--- start of RECORDED INFORMATION ---
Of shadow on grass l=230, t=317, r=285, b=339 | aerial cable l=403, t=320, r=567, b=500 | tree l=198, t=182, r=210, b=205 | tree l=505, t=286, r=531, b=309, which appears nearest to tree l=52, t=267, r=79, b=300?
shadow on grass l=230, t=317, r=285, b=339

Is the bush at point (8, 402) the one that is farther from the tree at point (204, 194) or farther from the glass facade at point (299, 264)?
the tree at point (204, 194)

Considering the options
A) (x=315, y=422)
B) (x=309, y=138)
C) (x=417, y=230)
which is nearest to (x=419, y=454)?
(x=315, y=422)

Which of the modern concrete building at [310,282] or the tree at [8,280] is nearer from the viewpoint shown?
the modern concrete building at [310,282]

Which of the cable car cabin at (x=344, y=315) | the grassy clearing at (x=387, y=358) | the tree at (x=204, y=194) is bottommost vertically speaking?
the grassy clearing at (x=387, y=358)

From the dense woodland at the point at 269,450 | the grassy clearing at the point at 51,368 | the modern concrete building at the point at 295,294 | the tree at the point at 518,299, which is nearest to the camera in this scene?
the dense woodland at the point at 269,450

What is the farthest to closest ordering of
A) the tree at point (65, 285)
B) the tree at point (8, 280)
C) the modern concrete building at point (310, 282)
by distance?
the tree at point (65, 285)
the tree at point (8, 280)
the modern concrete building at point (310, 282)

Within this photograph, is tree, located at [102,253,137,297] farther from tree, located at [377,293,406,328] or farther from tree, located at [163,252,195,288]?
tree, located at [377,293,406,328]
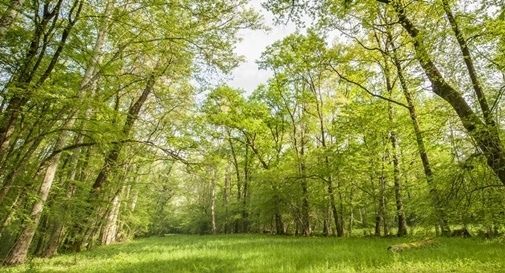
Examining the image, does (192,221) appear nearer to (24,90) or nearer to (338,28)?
(338,28)

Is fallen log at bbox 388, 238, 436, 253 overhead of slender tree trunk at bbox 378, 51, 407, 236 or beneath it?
beneath

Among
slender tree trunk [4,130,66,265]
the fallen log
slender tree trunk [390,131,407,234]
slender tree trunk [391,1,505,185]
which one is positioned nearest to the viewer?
slender tree trunk [391,1,505,185]

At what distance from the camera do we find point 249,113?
36.9 metres

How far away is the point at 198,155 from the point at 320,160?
49.2 ft

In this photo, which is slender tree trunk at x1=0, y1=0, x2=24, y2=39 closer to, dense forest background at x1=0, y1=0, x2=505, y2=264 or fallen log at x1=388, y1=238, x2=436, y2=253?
dense forest background at x1=0, y1=0, x2=505, y2=264

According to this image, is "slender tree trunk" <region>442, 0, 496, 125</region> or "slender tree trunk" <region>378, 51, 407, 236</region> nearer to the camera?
"slender tree trunk" <region>442, 0, 496, 125</region>

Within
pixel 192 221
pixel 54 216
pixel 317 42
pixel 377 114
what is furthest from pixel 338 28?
pixel 192 221

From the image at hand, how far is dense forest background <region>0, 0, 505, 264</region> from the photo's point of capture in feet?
24.2

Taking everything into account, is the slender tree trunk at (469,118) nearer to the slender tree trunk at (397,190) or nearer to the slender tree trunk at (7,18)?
the slender tree trunk at (7,18)

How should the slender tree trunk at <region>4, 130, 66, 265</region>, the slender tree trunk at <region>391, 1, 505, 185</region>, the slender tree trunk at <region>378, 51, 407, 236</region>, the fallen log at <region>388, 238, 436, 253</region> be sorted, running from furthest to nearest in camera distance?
the slender tree trunk at <region>378, 51, 407, 236</region> → the fallen log at <region>388, 238, 436, 253</region> → the slender tree trunk at <region>4, 130, 66, 265</region> → the slender tree trunk at <region>391, 1, 505, 185</region>

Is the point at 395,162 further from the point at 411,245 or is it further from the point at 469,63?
the point at 469,63

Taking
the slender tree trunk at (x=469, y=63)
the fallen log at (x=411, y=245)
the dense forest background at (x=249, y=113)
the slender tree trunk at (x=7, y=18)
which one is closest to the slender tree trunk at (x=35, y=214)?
the dense forest background at (x=249, y=113)

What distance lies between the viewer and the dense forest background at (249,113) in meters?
7.38

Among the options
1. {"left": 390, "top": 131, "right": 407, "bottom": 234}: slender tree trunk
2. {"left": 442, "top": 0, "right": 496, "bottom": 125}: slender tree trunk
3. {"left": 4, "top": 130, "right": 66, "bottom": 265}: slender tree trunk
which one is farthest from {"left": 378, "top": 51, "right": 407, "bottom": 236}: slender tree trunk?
{"left": 4, "top": 130, "right": 66, "bottom": 265}: slender tree trunk
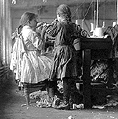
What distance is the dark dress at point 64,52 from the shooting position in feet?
12.8

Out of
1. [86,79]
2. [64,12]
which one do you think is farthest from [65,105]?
[64,12]

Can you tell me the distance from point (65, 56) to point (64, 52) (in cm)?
5

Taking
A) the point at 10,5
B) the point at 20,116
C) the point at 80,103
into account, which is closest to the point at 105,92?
the point at 80,103

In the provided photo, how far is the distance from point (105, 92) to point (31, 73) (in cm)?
107

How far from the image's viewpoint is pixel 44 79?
4.19 meters

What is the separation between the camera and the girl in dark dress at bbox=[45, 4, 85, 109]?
3.89 metres

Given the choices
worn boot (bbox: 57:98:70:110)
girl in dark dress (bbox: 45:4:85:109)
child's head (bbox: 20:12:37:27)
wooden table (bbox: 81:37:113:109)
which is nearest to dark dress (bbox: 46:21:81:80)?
girl in dark dress (bbox: 45:4:85:109)

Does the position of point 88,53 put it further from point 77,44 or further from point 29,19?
point 29,19

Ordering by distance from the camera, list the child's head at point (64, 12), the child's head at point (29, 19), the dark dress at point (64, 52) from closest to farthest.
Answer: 1. the dark dress at point (64, 52)
2. the child's head at point (64, 12)
3. the child's head at point (29, 19)

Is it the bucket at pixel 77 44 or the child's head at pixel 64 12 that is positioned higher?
the child's head at pixel 64 12

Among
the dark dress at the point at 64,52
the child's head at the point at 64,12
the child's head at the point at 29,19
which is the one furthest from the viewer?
the child's head at the point at 29,19

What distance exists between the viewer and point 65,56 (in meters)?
3.89

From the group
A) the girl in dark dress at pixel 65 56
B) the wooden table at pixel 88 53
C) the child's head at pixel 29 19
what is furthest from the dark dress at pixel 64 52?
the child's head at pixel 29 19

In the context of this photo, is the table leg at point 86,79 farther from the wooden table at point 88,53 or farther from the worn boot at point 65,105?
the worn boot at point 65,105
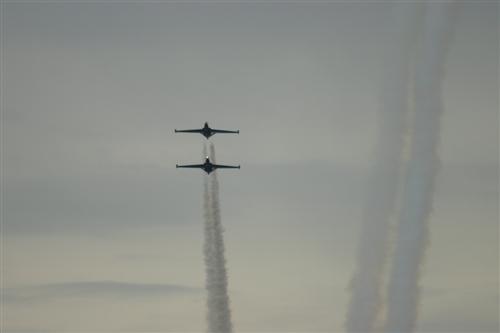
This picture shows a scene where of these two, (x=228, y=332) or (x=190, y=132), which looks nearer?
(x=228, y=332)

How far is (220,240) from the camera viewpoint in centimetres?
10775

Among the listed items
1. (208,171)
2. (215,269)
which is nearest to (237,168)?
(208,171)

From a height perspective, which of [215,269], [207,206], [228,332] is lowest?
[228,332]

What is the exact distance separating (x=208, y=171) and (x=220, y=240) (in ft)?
31.1

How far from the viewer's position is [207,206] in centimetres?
10812

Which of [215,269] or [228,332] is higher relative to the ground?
[215,269]

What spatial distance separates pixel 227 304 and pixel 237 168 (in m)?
18.5

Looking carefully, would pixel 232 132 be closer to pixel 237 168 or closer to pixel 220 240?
pixel 237 168

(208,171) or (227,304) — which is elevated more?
(208,171)

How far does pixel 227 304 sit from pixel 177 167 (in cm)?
1896

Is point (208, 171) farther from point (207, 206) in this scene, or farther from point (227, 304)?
point (227, 304)

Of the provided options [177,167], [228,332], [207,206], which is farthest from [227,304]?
[177,167]

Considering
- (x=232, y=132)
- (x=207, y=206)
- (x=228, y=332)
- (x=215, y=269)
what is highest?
(x=232, y=132)

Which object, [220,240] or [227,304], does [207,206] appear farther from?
[227,304]
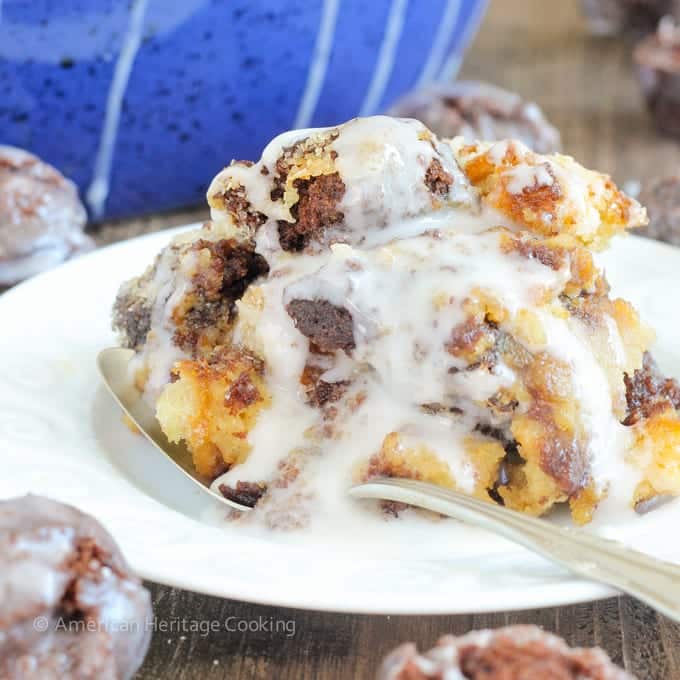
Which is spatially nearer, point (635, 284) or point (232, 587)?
point (232, 587)

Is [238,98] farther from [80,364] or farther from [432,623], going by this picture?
[432,623]

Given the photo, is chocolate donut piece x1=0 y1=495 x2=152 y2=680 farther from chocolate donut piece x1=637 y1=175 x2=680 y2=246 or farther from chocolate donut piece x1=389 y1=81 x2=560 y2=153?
chocolate donut piece x1=389 y1=81 x2=560 y2=153

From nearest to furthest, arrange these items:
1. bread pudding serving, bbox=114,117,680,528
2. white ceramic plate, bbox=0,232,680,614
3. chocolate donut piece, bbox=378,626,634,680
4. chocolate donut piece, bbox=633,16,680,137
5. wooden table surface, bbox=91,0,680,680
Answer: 1. chocolate donut piece, bbox=378,626,634,680
2. white ceramic plate, bbox=0,232,680,614
3. wooden table surface, bbox=91,0,680,680
4. bread pudding serving, bbox=114,117,680,528
5. chocolate donut piece, bbox=633,16,680,137

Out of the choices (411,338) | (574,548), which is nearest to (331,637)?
(574,548)

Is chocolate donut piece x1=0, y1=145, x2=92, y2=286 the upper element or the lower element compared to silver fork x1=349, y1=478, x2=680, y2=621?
lower

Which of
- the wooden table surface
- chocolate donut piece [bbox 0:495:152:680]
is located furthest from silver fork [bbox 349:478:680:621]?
chocolate donut piece [bbox 0:495:152:680]

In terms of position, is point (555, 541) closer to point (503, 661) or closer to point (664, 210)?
point (503, 661)

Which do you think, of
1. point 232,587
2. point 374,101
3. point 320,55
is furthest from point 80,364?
point 374,101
--- end of RECORDED INFORMATION ---
- _TASK REQUIREMENTS_: Write out exactly the lines from the one that contains "Which object, [220,240]" through the last line of the data above, both included. Leave every picture out.

- _SOLUTION BELOW_:
Which object, [220,240] or [227,304], does [207,206] appear farther from?
[227,304]
Which is spatially nearer, point (635, 284) or point (232, 587)?
point (232, 587)

Is [238,98] farther from [80,364] or farther from [432,623], going by this picture?
[432,623]

Given the photo, is chocolate donut piece x1=0 y1=495 x2=152 y2=680 farther from chocolate donut piece x1=637 y1=175 x2=680 y2=246 or farther from chocolate donut piece x1=389 y1=81 x2=560 y2=153?
chocolate donut piece x1=389 y1=81 x2=560 y2=153

From nearest to furthest, arrange these items:
1. bread pudding serving, bbox=114,117,680,528
2. white ceramic plate, bbox=0,232,680,614
3. chocolate donut piece, bbox=378,626,634,680
4. chocolate donut piece, bbox=633,16,680,137
5. wooden table surface, bbox=91,0,680,680
Answer: 1. chocolate donut piece, bbox=378,626,634,680
2. white ceramic plate, bbox=0,232,680,614
3. wooden table surface, bbox=91,0,680,680
4. bread pudding serving, bbox=114,117,680,528
5. chocolate donut piece, bbox=633,16,680,137

Out of the choices (411,338) | (574,548), which is nearest to (331,637)?
(574,548)

Is chocolate donut piece x1=0, y1=145, x2=92, y2=286 the upper element or the lower element compared to silver fork x1=349, y1=478, x2=680, y2=621?
lower

Which of
- the wooden table surface
- chocolate donut piece [bbox 0:495:152:680]
is located furthest from silver fork [bbox 349:478:680:621]?
chocolate donut piece [bbox 0:495:152:680]

In terms of position, is point (555, 541) closer to point (503, 661) or closer to point (664, 210)?
point (503, 661)

Which do you think, of
1. point 232,587
2. point 374,101
3. point 320,55
is furthest from point 80,364?
point 374,101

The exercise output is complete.